INSTRUCTIONS TO FOLLOW
Please arrange the lines from the very first one through the line that contains "87L70 102L71 111H87L93", both included, as a numbered list with blank lines omitted. Leave the pictures out of the answer.

RECORDS SUPPLIED
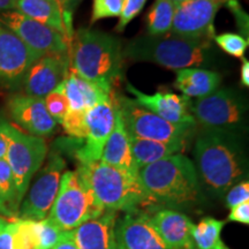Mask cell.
Wrapping results in <instances>:
<instances>
[{
    "mask_svg": "<svg viewBox=\"0 0 249 249\" xmlns=\"http://www.w3.org/2000/svg\"><path fill=\"white\" fill-rule=\"evenodd\" d=\"M226 6L229 7L233 17L235 18L236 26H238L239 30L241 31L242 35L246 39H248L249 37V18L248 14L246 13L245 9L242 8L240 2L238 0H226ZM249 40V39H248Z\"/></svg>",
    "mask_w": 249,
    "mask_h": 249,
    "instance_id": "cell-36",
    "label": "cell"
},
{
    "mask_svg": "<svg viewBox=\"0 0 249 249\" xmlns=\"http://www.w3.org/2000/svg\"><path fill=\"white\" fill-rule=\"evenodd\" d=\"M240 80L242 87L248 88L249 87V61L247 59H242L241 70H240Z\"/></svg>",
    "mask_w": 249,
    "mask_h": 249,
    "instance_id": "cell-40",
    "label": "cell"
},
{
    "mask_svg": "<svg viewBox=\"0 0 249 249\" xmlns=\"http://www.w3.org/2000/svg\"><path fill=\"white\" fill-rule=\"evenodd\" d=\"M224 0H185L176 5L170 34L183 38L211 42L213 21Z\"/></svg>",
    "mask_w": 249,
    "mask_h": 249,
    "instance_id": "cell-11",
    "label": "cell"
},
{
    "mask_svg": "<svg viewBox=\"0 0 249 249\" xmlns=\"http://www.w3.org/2000/svg\"><path fill=\"white\" fill-rule=\"evenodd\" d=\"M62 87L70 102L71 111H87L93 105L111 99L114 96L112 89L83 79L71 68L68 70Z\"/></svg>",
    "mask_w": 249,
    "mask_h": 249,
    "instance_id": "cell-23",
    "label": "cell"
},
{
    "mask_svg": "<svg viewBox=\"0 0 249 249\" xmlns=\"http://www.w3.org/2000/svg\"><path fill=\"white\" fill-rule=\"evenodd\" d=\"M7 108L12 119L30 135L44 139L57 129L58 124L46 110L44 98L18 93L8 99Z\"/></svg>",
    "mask_w": 249,
    "mask_h": 249,
    "instance_id": "cell-16",
    "label": "cell"
},
{
    "mask_svg": "<svg viewBox=\"0 0 249 249\" xmlns=\"http://www.w3.org/2000/svg\"><path fill=\"white\" fill-rule=\"evenodd\" d=\"M129 136L151 141L180 143L188 145L197 124H176L141 107L135 99L114 96Z\"/></svg>",
    "mask_w": 249,
    "mask_h": 249,
    "instance_id": "cell-8",
    "label": "cell"
},
{
    "mask_svg": "<svg viewBox=\"0 0 249 249\" xmlns=\"http://www.w3.org/2000/svg\"><path fill=\"white\" fill-rule=\"evenodd\" d=\"M147 1L148 0H124L123 12H121L119 17V22H118V26L116 28L118 33L124 31V28L128 26L130 21L141 13V11L144 7Z\"/></svg>",
    "mask_w": 249,
    "mask_h": 249,
    "instance_id": "cell-35",
    "label": "cell"
},
{
    "mask_svg": "<svg viewBox=\"0 0 249 249\" xmlns=\"http://www.w3.org/2000/svg\"><path fill=\"white\" fill-rule=\"evenodd\" d=\"M66 161L61 155L51 152L30 189L24 195L18 218L26 220H42L48 217L57 197Z\"/></svg>",
    "mask_w": 249,
    "mask_h": 249,
    "instance_id": "cell-10",
    "label": "cell"
},
{
    "mask_svg": "<svg viewBox=\"0 0 249 249\" xmlns=\"http://www.w3.org/2000/svg\"><path fill=\"white\" fill-rule=\"evenodd\" d=\"M21 201L18 200L17 186L11 167L6 160H0V217L18 218Z\"/></svg>",
    "mask_w": 249,
    "mask_h": 249,
    "instance_id": "cell-27",
    "label": "cell"
},
{
    "mask_svg": "<svg viewBox=\"0 0 249 249\" xmlns=\"http://www.w3.org/2000/svg\"><path fill=\"white\" fill-rule=\"evenodd\" d=\"M59 1H60V2H61V4H62V5H65V6H67V2H68V1H70V0H59Z\"/></svg>",
    "mask_w": 249,
    "mask_h": 249,
    "instance_id": "cell-43",
    "label": "cell"
},
{
    "mask_svg": "<svg viewBox=\"0 0 249 249\" xmlns=\"http://www.w3.org/2000/svg\"><path fill=\"white\" fill-rule=\"evenodd\" d=\"M76 172L105 210L133 213L150 207L138 177L101 160L79 164Z\"/></svg>",
    "mask_w": 249,
    "mask_h": 249,
    "instance_id": "cell-5",
    "label": "cell"
},
{
    "mask_svg": "<svg viewBox=\"0 0 249 249\" xmlns=\"http://www.w3.org/2000/svg\"><path fill=\"white\" fill-rule=\"evenodd\" d=\"M222 83L219 73L200 67L183 68L177 71L174 88L187 98L200 99L216 91Z\"/></svg>",
    "mask_w": 249,
    "mask_h": 249,
    "instance_id": "cell-24",
    "label": "cell"
},
{
    "mask_svg": "<svg viewBox=\"0 0 249 249\" xmlns=\"http://www.w3.org/2000/svg\"><path fill=\"white\" fill-rule=\"evenodd\" d=\"M224 1H225V2H226V0H224Z\"/></svg>",
    "mask_w": 249,
    "mask_h": 249,
    "instance_id": "cell-45",
    "label": "cell"
},
{
    "mask_svg": "<svg viewBox=\"0 0 249 249\" xmlns=\"http://www.w3.org/2000/svg\"><path fill=\"white\" fill-rule=\"evenodd\" d=\"M150 218L167 249H195L192 239L194 223L187 214L174 209H160Z\"/></svg>",
    "mask_w": 249,
    "mask_h": 249,
    "instance_id": "cell-20",
    "label": "cell"
},
{
    "mask_svg": "<svg viewBox=\"0 0 249 249\" xmlns=\"http://www.w3.org/2000/svg\"><path fill=\"white\" fill-rule=\"evenodd\" d=\"M0 130L7 142L5 160L11 167L18 200L22 203L31 179L48 157V144L43 138L24 133L6 120L0 119Z\"/></svg>",
    "mask_w": 249,
    "mask_h": 249,
    "instance_id": "cell-7",
    "label": "cell"
},
{
    "mask_svg": "<svg viewBox=\"0 0 249 249\" xmlns=\"http://www.w3.org/2000/svg\"><path fill=\"white\" fill-rule=\"evenodd\" d=\"M44 103L46 110L52 117V119L57 124H61L65 117L67 116L68 111H70V102H68L66 93L64 91L62 83L57 89H54L48 96H45Z\"/></svg>",
    "mask_w": 249,
    "mask_h": 249,
    "instance_id": "cell-30",
    "label": "cell"
},
{
    "mask_svg": "<svg viewBox=\"0 0 249 249\" xmlns=\"http://www.w3.org/2000/svg\"><path fill=\"white\" fill-rule=\"evenodd\" d=\"M169 1H172V2H176V4H178V2L185 1V0H169Z\"/></svg>",
    "mask_w": 249,
    "mask_h": 249,
    "instance_id": "cell-44",
    "label": "cell"
},
{
    "mask_svg": "<svg viewBox=\"0 0 249 249\" xmlns=\"http://www.w3.org/2000/svg\"><path fill=\"white\" fill-rule=\"evenodd\" d=\"M213 40L224 52L235 58H244L249 45L248 39L234 33L219 34L213 37Z\"/></svg>",
    "mask_w": 249,
    "mask_h": 249,
    "instance_id": "cell-31",
    "label": "cell"
},
{
    "mask_svg": "<svg viewBox=\"0 0 249 249\" xmlns=\"http://www.w3.org/2000/svg\"><path fill=\"white\" fill-rule=\"evenodd\" d=\"M116 96V95H114ZM116 104V102H114ZM102 163L116 167L118 170L124 171V172L138 177L139 170L134 161L132 150H130L129 135L124 127L123 117L119 108L116 105V119H114L113 129L108 136L104 149H103Z\"/></svg>",
    "mask_w": 249,
    "mask_h": 249,
    "instance_id": "cell-22",
    "label": "cell"
},
{
    "mask_svg": "<svg viewBox=\"0 0 249 249\" xmlns=\"http://www.w3.org/2000/svg\"><path fill=\"white\" fill-rule=\"evenodd\" d=\"M31 232L34 249H52L59 241L64 231L45 218L42 220H31Z\"/></svg>",
    "mask_w": 249,
    "mask_h": 249,
    "instance_id": "cell-29",
    "label": "cell"
},
{
    "mask_svg": "<svg viewBox=\"0 0 249 249\" xmlns=\"http://www.w3.org/2000/svg\"><path fill=\"white\" fill-rule=\"evenodd\" d=\"M71 68L67 53L45 54L34 62L24 76V93L37 98H44L64 82Z\"/></svg>",
    "mask_w": 249,
    "mask_h": 249,
    "instance_id": "cell-15",
    "label": "cell"
},
{
    "mask_svg": "<svg viewBox=\"0 0 249 249\" xmlns=\"http://www.w3.org/2000/svg\"><path fill=\"white\" fill-rule=\"evenodd\" d=\"M176 5L169 0H156L145 17L148 35L164 36L170 34Z\"/></svg>",
    "mask_w": 249,
    "mask_h": 249,
    "instance_id": "cell-28",
    "label": "cell"
},
{
    "mask_svg": "<svg viewBox=\"0 0 249 249\" xmlns=\"http://www.w3.org/2000/svg\"><path fill=\"white\" fill-rule=\"evenodd\" d=\"M118 213L107 211L73 230L74 241L79 249H117L116 223Z\"/></svg>",
    "mask_w": 249,
    "mask_h": 249,
    "instance_id": "cell-21",
    "label": "cell"
},
{
    "mask_svg": "<svg viewBox=\"0 0 249 249\" xmlns=\"http://www.w3.org/2000/svg\"><path fill=\"white\" fill-rule=\"evenodd\" d=\"M52 249H79L74 241L73 231L62 232L60 239Z\"/></svg>",
    "mask_w": 249,
    "mask_h": 249,
    "instance_id": "cell-39",
    "label": "cell"
},
{
    "mask_svg": "<svg viewBox=\"0 0 249 249\" xmlns=\"http://www.w3.org/2000/svg\"><path fill=\"white\" fill-rule=\"evenodd\" d=\"M15 9V0H0V11L8 12Z\"/></svg>",
    "mask_w": 249,
    "mask_h": 249,
    "instance_id": "cell-41",
    "label": "cell"
},
{
    "mask_svg": "<svg viewBox=\"0 0 249 249\" xmlns=\"http://www.w3.org/2000/svg\"><path fill=\"white\" fill-rule=\"evenodd\" d=\"M211 42L189 39L172 34L140 36L123 49L124 57L134 61L152 62L167 70L201 67L210 59Z\"/></svg>",
    "mask_w": 249,
    "mask_h": 249,
    "instance_id": "cell-4",
    "label": "cell"
},
{
    "mask_svg": "<svg viewBox=\"0 0 249 249\" xmlns=\"http://www.w3.org/2000/svg\"><path fill=\"white\" fill-rule=\"evenodd\" d=\"M116 119L114 96L86 111L85 144L76 151L80 164L101 160L103 149L113 129Z\"/></svg>",
    "mask_w": 249,
    "mask_h": 249,
    "instance_id": "cell-13",
    "label": "cell"
},
{
    "mask_svg": "<svg viewBox=\"0 0 249 249\" xmlns=\"http://www.w3.org/2000/svg\"><path fill=\"white\" fill-rule=\"evenodd\" d=\"M14 249H34L31 220L15 218Z\"/></svg>",
    "mask_w": 249,
    "mask_h": 249,
    "instance_id": "cell-33",
    "label": "cell"
},
{
    "mask_svg": "<svg viewBox=\"0 0 249 249\" xmlns=\"http://www.w3.org/2000/svg\"><path fill=\"white\" fill-rule=\"evenodd\" d=\"M139 181L150 207L189 208L203 200L202 185L193 161L177 154L139 170Z\"/></svg>",
    "mask_w": 249,
    "mask_h": 249,
    "instance_id": "cell-2",
    "label": "cell"
},
{
    "mask_svg": "<svg viewBox=\"0 0 249 249\" xmlns=\"http://www.w3.org/2000/svg\"><path fill=\"white\" fill-rule=\"evenodd\" d=\"M124 0H93L90 24L103 18H119L123 12Z\"/></svg>",
    "mask_w": 249,
    "mask_h": 249,
    "instance_id": "cell-32",
    "label": "cell"
},
{
    "mask_svg": "<svg viewBox=\"0 0 249 249\" xmlns=\"http://www.w3.org/2000/svg\"><path fill=\"white\" fill-rule=\"evenodd\" d=\"M225 220L213 217L202 218L198 224H194L192 229V239L195 249H231L224 244L222 239L223 227Z\"/></svg>",
    "mask_w": 249,
    "mask_h": 249,
    "instance_id": "cell-26",
    "label": "cell"
},
{
    "mask_svg": "<svg viewBox=\"0 0 249 249\" xmlns=\"http://www.w3.org/2000/svg\"><path fill=\"white\" fill-rule=\"evenodd\" d=\"M194 160L201 185L216 197H224L233 185L247 178V157L235 132L201 129L195 140Z\"/></svg>",
    "mask_w": 249,
    "mask_h": 249,
    "instance_id": "cell-1",
    "label": "cell"
},
{
    "mask_svg": "<svg viewBox=\"0 0 249 249\" xmlns=\"http://www.w3.org/2000/svg\"><path fill=\"white\" fill-rule=\"evenodd\" d=\"M14 11L73 38L71 12L59 0H15Z\"/></svg>",
    "mask_w": 249,
    "mask_h": 249,
    "instance_id": "cell-19",
    "label": "cell"
},
{
    "mask_svg": "<svg viewBox=\"0 0 249 249\" xmlns=\"http://www.w3.org/2000/svg\"><path fill=\"white\" fill-rule=\"evenodd\" d=\"M225 197V204L229 209L236 207V205L245 203L249 201V182L248 180H242V181L233 185L226 194L224 195Z\"/></svg>",
    "mask_w": 249,
    "mask_h": 249,
    "instance_id": "cell-34",
    "label": "cell"
},
{
    "mask_svg": "<svg viewBox=\"0 0 249 249\" xmlns=\"http://www.w3.org/2000/svg\"><path fill=\"white\" fill-rule=\"evenodd\" d=\"M15 219L0 217V249H14Z\"/></svg>",
    "mask_w": 249,
    "mask_h": 249,
    "instance_id": "cell-37",
    "label": "cell"
},
{
    "mask_svg": "<svg viewBox=\"0 0 249 249\" xmlns=\"http://www.w3.org/2000/svg\"><path fill=\"white\" fill-rule=\"evenodd\" d=\"M0 23L13 31L28 48L39 55L67 53L71 40L45 24H42L17 11L1 12Z\"/></svg>",
    "mask_w": 249,
    "mask_h": 249,
    "instance_id": "cell-12",
    "label": "cell"
},
{
    "mask_svg": "<svg viewBox=\"0 0 249 249\" xmlns=\"http://www.w3.org/2000/svg\"><path fill=\"white\" fill-rule=\"evenodd\" d=\"M229 220L230 222L240 223L244 225H248L249 224V201L245 202V203L236 205V207L230 209L229 213Z\"/></svg>",
    "mask_w": 249,
    "mask_h": 249,
    "instance_id": "cell-38",
    "label": "cell"
},
{
    "mask_svg": "<svg viewBox=\"0 0 249 249\" xmlns=\"http://www.w3.org/2000/svg\"><path fill=\"white\" fill-rule=\"evenodd\" d=\"M130 150L138 170L171 156L181 154L187 145L180 143H167L138 139L129 136Z\"/></svg>",
    "mask_w": 249,
    "mask_h": 249,
    "instance_id": "cell-25",
    "label": "cell"
},
{
    "mask_svg": "<svg viewBox=\"0 0 249 249\" xmlns=\"http://www.w3.org/2000/svg\"><path fill=\"white\" fill-rule=\"evenodd\" d=\"M40 57L0 23V85L11 88L22 85L28 70Z\"/></svg>",
    "mask_w": 249,
    "mask_h": 249,
    "instance_id": "cell-14",
    "label": "cell"
},
{
    "mask_svg": "<svg viewBox=\"0 0 249 249\" xmlns=\"http://www.w3.org/2000/svg\"><path fill=\"white\" fill-rule=\"evenodd\" d=\"M117 249H167L152 225L150 214L142 211L127 213L117 219Z\"/></svg>",
    "mask_w": 249,
    "mask_h": 249,
    "instance_id": "cell-17",
    "label": "cell"
},
{
    "mask_svg": "<svg viewBox=\"0 0 249 249\" xmlns=\"http://www.w3.org/2000/svg\"><path fill=\"white\" fill-rule=\"evenodd\" d=\"M127 90L134 99L143 107L176 124H197L191 112V99L173 92L158 91L152 95L140 91L138 88L127 83Z\"/></svg>",
    "mask_w": 249,
    "mask_h": 249,
    "instance_id": "cell-18",
    "label": "cell"
},
{
    "mask_svg": "<svg viewBox=\"0 0 249 249\" xmlns=\"http://www.w3.org/2000/svg\"><path fill=\"white\" fill-rule=\"evenodd\" d=\"M191 112L196 123L203 128L239 133L245 129L247 104L240 92L231 88H222L193 102Z\"/></svg>",
    "mask_w": 249,
    "mask_h": 249,
    "instance_id": "cell-9",
    "label": "cell"
},
{
    "mask_svg": "<svg viewBox=\"0 0 249 249\" xmlns=\"http://www.w3.org/2000/svg\"><path fill=\"white\" fill-rule=\"evenodd\" d=\"M7 151V142H6L5 136L2 135L1 130H0V160H4Z\"/></svg>",
    "mask_w": 249,
    "mask_h": 249,
    "instance_id": "cell-42",
    "label": "cell"
},
{
    "mask_svg": "<svg viewBox=\"0 0 249 249\" xmlns=\"http://www.w3.org/2000/svg\"><path fill=\"white\" fill-rule=\"evenodd\" d=\"M70 65L83 79L112 89L121 79L124 52L116 36L92 29H79L71 40Z\"/></svg>",
    "mask_w": 249,
    "mask_h": 249,
    "instance_id": "cell-3",
    "label": "cell"
},
{
    "mask_svg": "<svg viewBox=\"0 0 249 249\" xmlns=\"http://www.w3.org/2000/svg\"><path fill=\"white\" fill-rule=\"evenodd\" d=\"M104 213L105 209L76 171H65L57 197L46 218L61 231H73Z\"/></svg>",
    "mask_w": 249,
    "mask_h": 249,
    "instance_id": "cell-6",
    "label": "cell"
}]
</instances>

EXERCISE RESULT
1. Mask cell.
2. Wrapping results in <instances>:
3. <instances>
4. [{
5.     "mask_svg": "<svg viewBox=\"0 0 249 249\" xmlns=\"http://www.w3.org/2000/svg\"><path fill=\"white\" fill-rule=\"evenodd\" d=\"M226 6L229 7L233 17L235 18L236 26H238L239 30L241 31L242 35L246 39H248L249 37V18L248 14L246 13L245 9L242 8L240 2L238 0H226ZM249 40V39H248Z\"/></svg>",
6.     "mask_w": 249,
7.     "mask_h": 249,
8.     "instance_id": "cell-36",
9.     "label": "cell"
10. },
11. {
12.     "mask_svg": "<svg viewBox=\"0 0 249 249\" xmlns=\"http://www.w3.org/2000/svg\"><path fill=\"white\" fill-rule=\"evenodd\" d=\"M240 80L242 87L248 88L249 87V61L247 59H242L241 70H240Z\"/></svg>",
13.     "mask_w": 249,
14.     "mask_h": 249,
15.     "instance_id": "cell-40",
16.     "label": "cell"
17. },
18. {
19.     "mask_svg": "<svg viewBox=\"0 0 249 249\" xmlns=\"http://www.w3.org/2000/svg\"><path fill=\"white\" fill-rule=\"evenodd\" d=\"M224 0H185L176 5L170 34L183 38L211 42L213 21Z\"/></svg>",
20.     "mask_w": 249,
21.     "mask_h": 249,
22.     "instance_id": "cell-11",
23.     "label": "cell"
24. },
25. {
26.     "mask_svg": "<svg viewBox=\"0 0 249 249\" xmlns=\"http://www.w3.org/2000/svg\"><path fill=\"white\" fill-rule=\"evenodd\" d=\"M62 87L70 102L71 111H87L93 105L111 99L114 96L112 89L83 79L71 68L68 70Z\"/></svg>",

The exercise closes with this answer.